TASK STATEMENT: Set down word for word each line from the one containing "Die Veränderung der" through the end of the records, both included. Do not copy any pictures.

INPUT DATA:
┌──
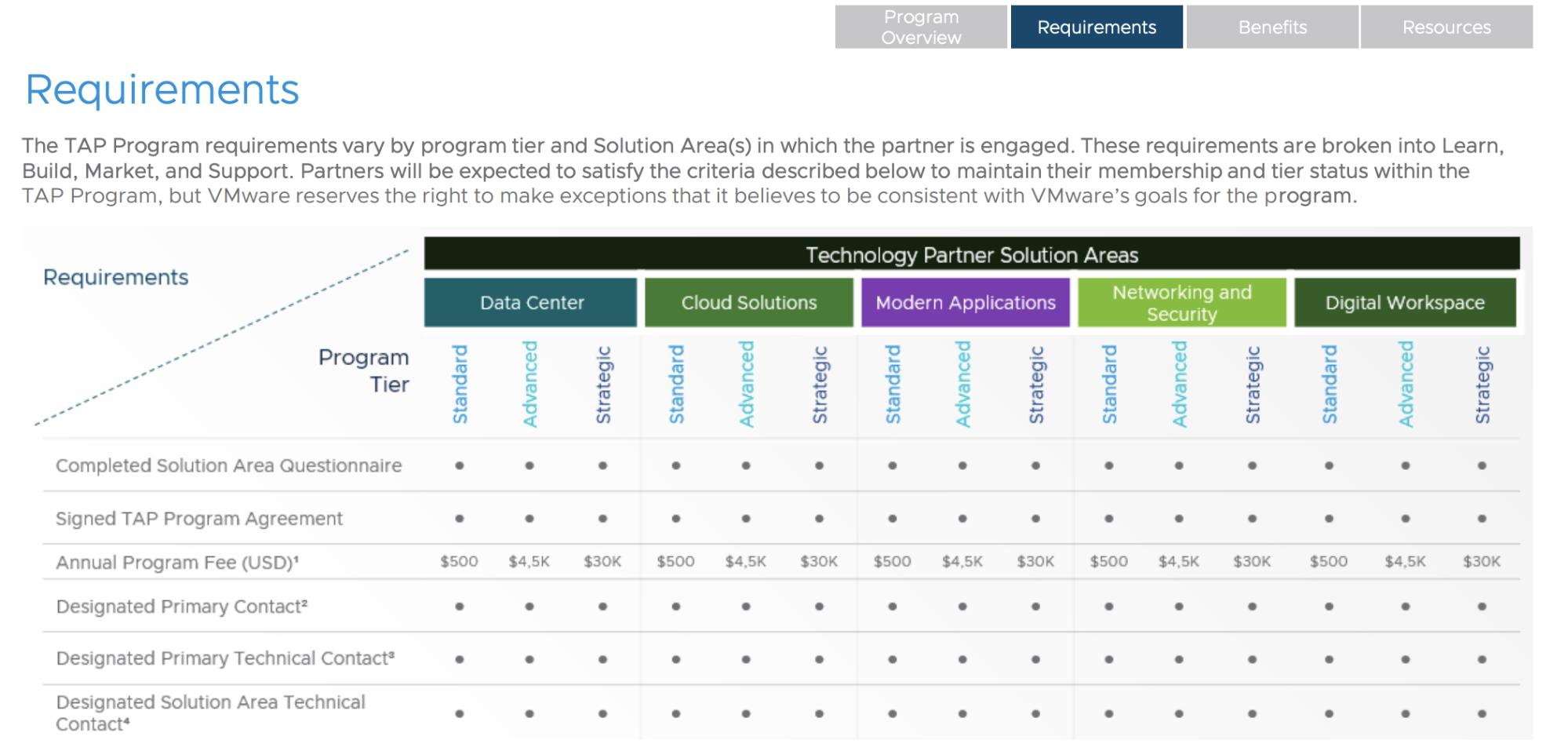VMWare partner requirements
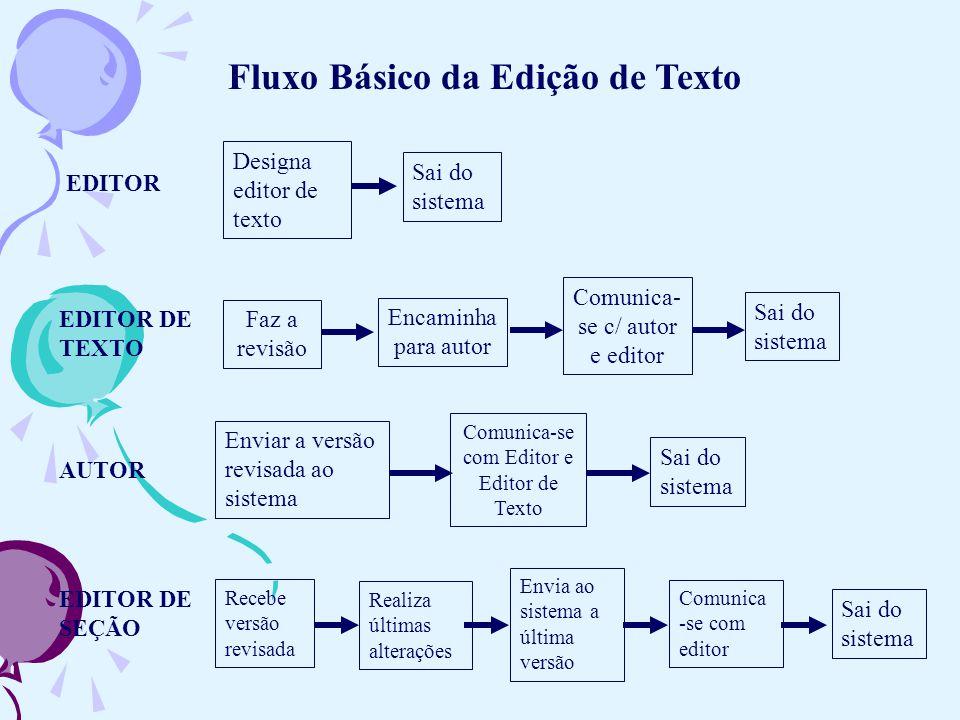 EDITOR Designa editor de texto Comunica-se com Editor e Editor de Texto Sai do sistema Enviar a versão revisada ao sistema Faz a revisão Encaminha par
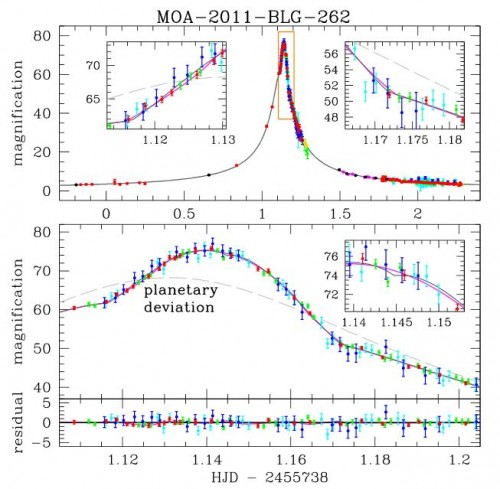 Die Veränderung der Helligkeit von MOA-2011-BLG-262. Das untere Bild vergrößert einen Ausschnitt der Kurve und zeigt einen kleinen zusätzlichen Helligkeitsanstieg (Bennett et al. 2013)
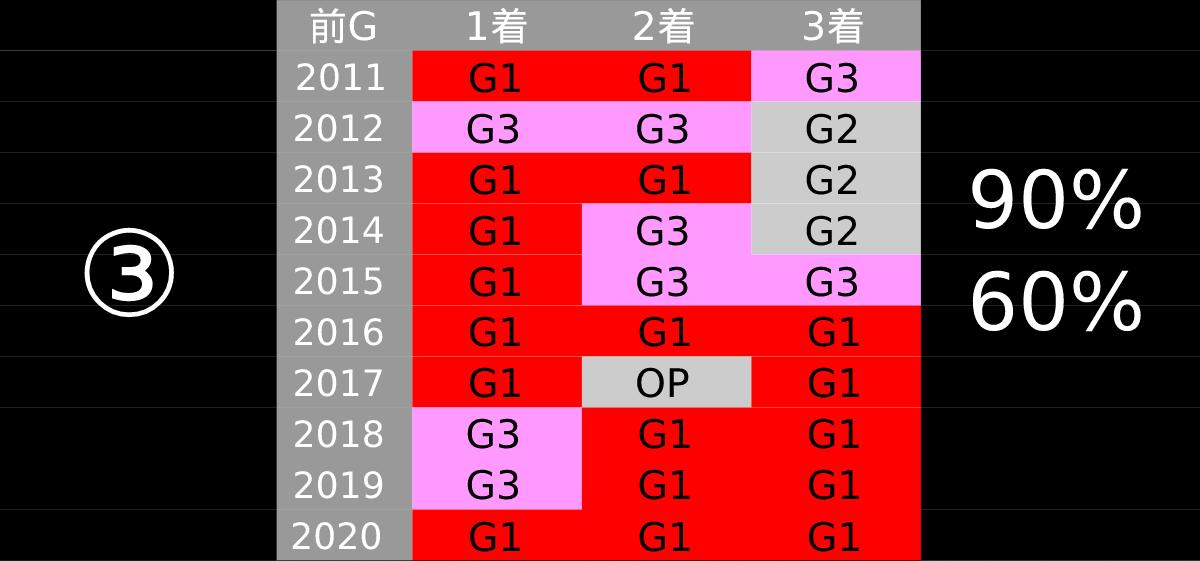 2021_データ3_中山記念-pdf-min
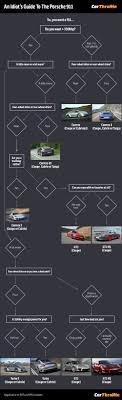 Porsche Model Chart An Idiots Guide To Understanding The Porsche 911 Range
└──
RESULT OF THIS TASK:
 Die Veränderung der Helligkeit von MOA-2011-BLG-262. Das untere Bild vergrößert einen Ausschnitt der Kurve und zeigt einen kleinen zusätzlichen Helligkeitsanstieg (Bennett et al. 2013)
 2021_データ3_中山記念-pdf-min
 Porsche Model Chart An Idiots Guide To Understanding The Porsche 911 Range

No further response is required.